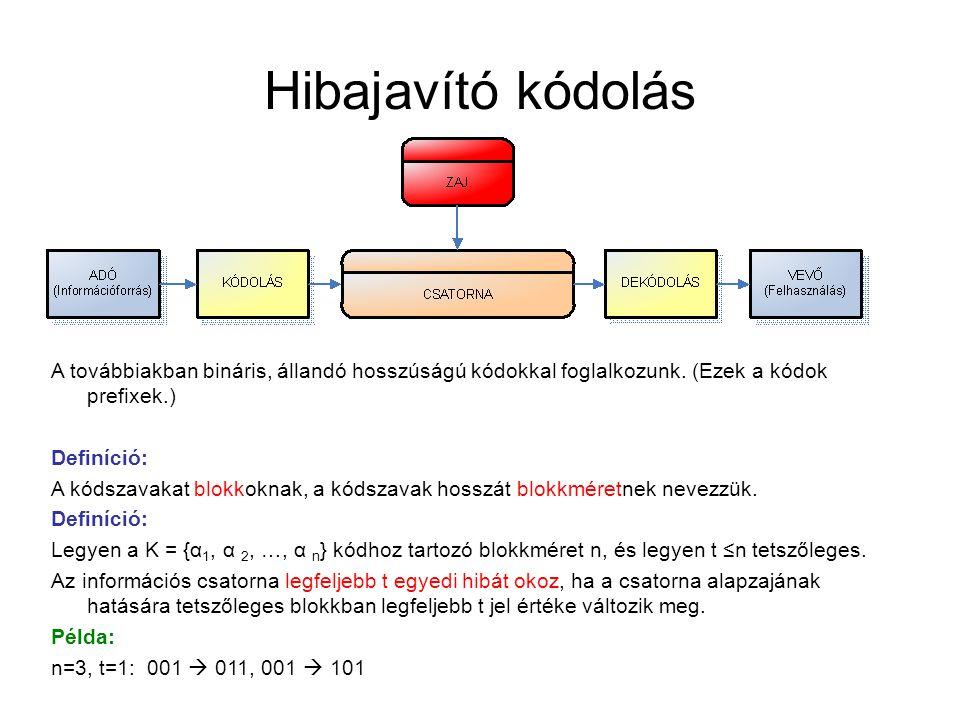 Hibajavító kódolás A továbbiakban bináris, állandó hosszúságú kódokkal foglalkozunk. (Ezek a kódok prefixek.) Definíció: A kódszavakat blokkoknak, a k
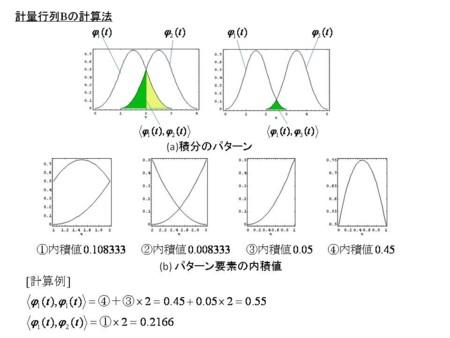 f:id:suzume_r:20090801152047j:image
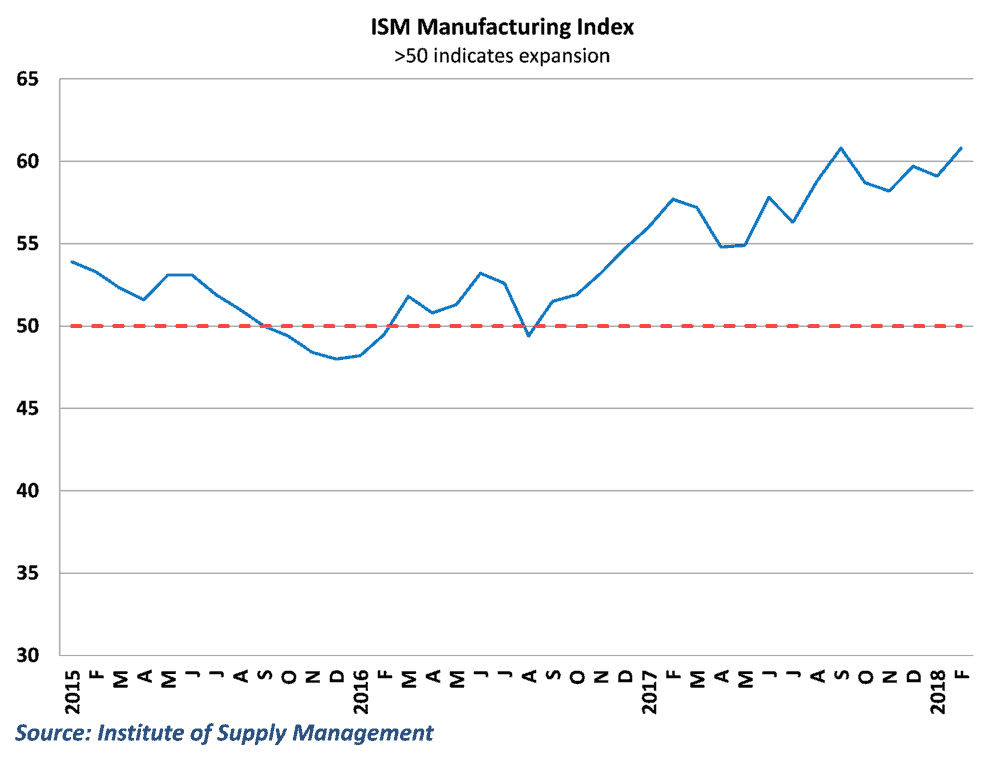 Survey data remains strong in the manufacturing sector after February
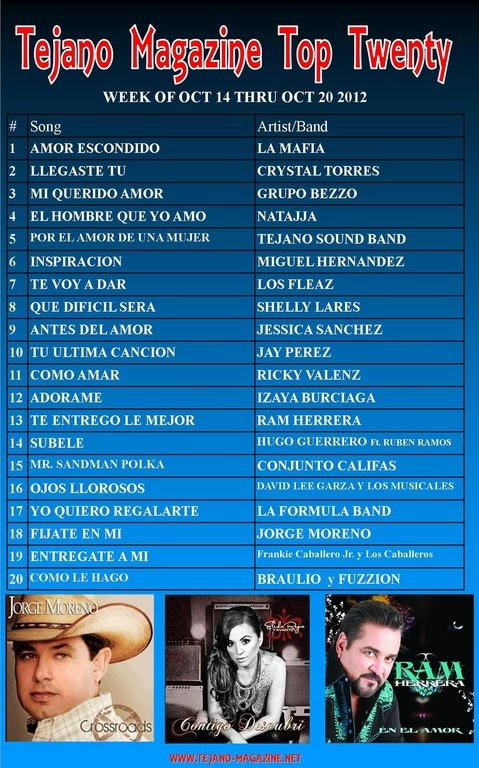 Music - Tejano Music's Top Stars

> [PROBLEM REQUIREMENTS] The data above must be given back verbatim, minus its images.

> [SOLUTION FOR THIS EXERCISE]
 Hibajavító kódolás A továbbiakban bináris, állandó hosszúságú kódokkal foglalkozunk. (Ezek a kódok prefixek.) Definíció: A kódszavakat blokkoknak, a k
 f:id:suzume_r:20090801152047j:image
 Survey data remains strong in the manufacturing sector after February
 Music - Tejano Music's Top Stars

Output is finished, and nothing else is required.